The DPMP data for the Calgary Health Region (CHR) were obtained for the year 2000 from the CHR health systems and analysis unit. The CHR administers medical and surgical services to the residents of the cities of Calgary and Airdrie, and 20 nearby small towns in Southern Alberta (total population 930,000). The study population was defined as individuals with a postal code in the CHR geographic domain. Deaths were classified by the International Classification of Diseases, 10th Revision.4 All deaths in categories I60–I69 (cerebrovascular disease) and V00–V99 (transport accidents) were determined. Deaths in Spain for the calendar year 2000 were obtained from the website of the Instituto Nacional de Estadistica (www.ine.es). Causes of death attributed to enfermedades cerebrovasculares (cerebrovascular disease), and accidentes de traffico de vehiculos de motor (MVAs) were included.5 The population in Spain in 2000 was 39,927,392. The two causes of death (transport/MVAs and deaths from cerebrovascular diseases) were selected for this analysis, since cumulatively, they represent the majority of patients from whom organs can potentially be procured. Given that organ donors are generally not accepted above the age of 69, this analysis was restricted to data from donors between 15 to 69 yr of age.

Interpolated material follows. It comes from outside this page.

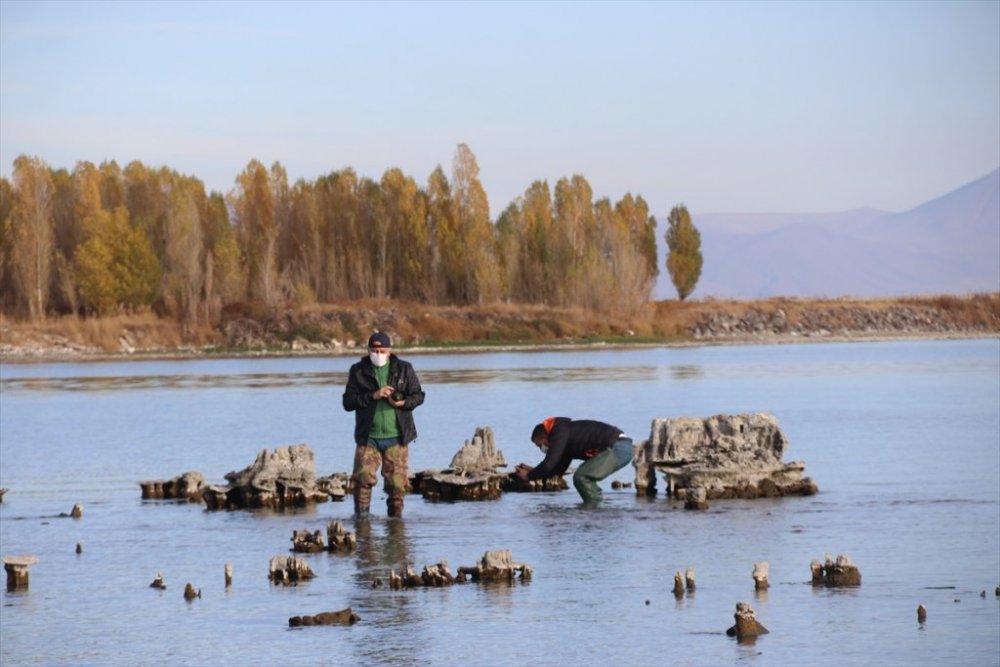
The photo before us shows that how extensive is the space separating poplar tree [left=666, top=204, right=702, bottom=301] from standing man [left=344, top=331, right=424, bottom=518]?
323ft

To test the dependency of DPMP on population distribution, as well as age and gender-specific mortality rates, direct standardization was used.6 For example, to standardize the CHR population, proportions of the total population were calculated for each age and gender group in Spain. This proportion was then multiplied by the total population of the CHR, from which the standardized population of the CHR was determined. The reverse was done for Spain. To calculate the expected deaths in the CHR, the mortality rate in Spain for each cause, age and gender group was multiplied by the new standard population for the CHR. Again, the reverse was done for Spain. The adjusted DPMP was then calculated based upon the percent difference between observed and expected deaths, and the proportional distribution of brain death by etiology.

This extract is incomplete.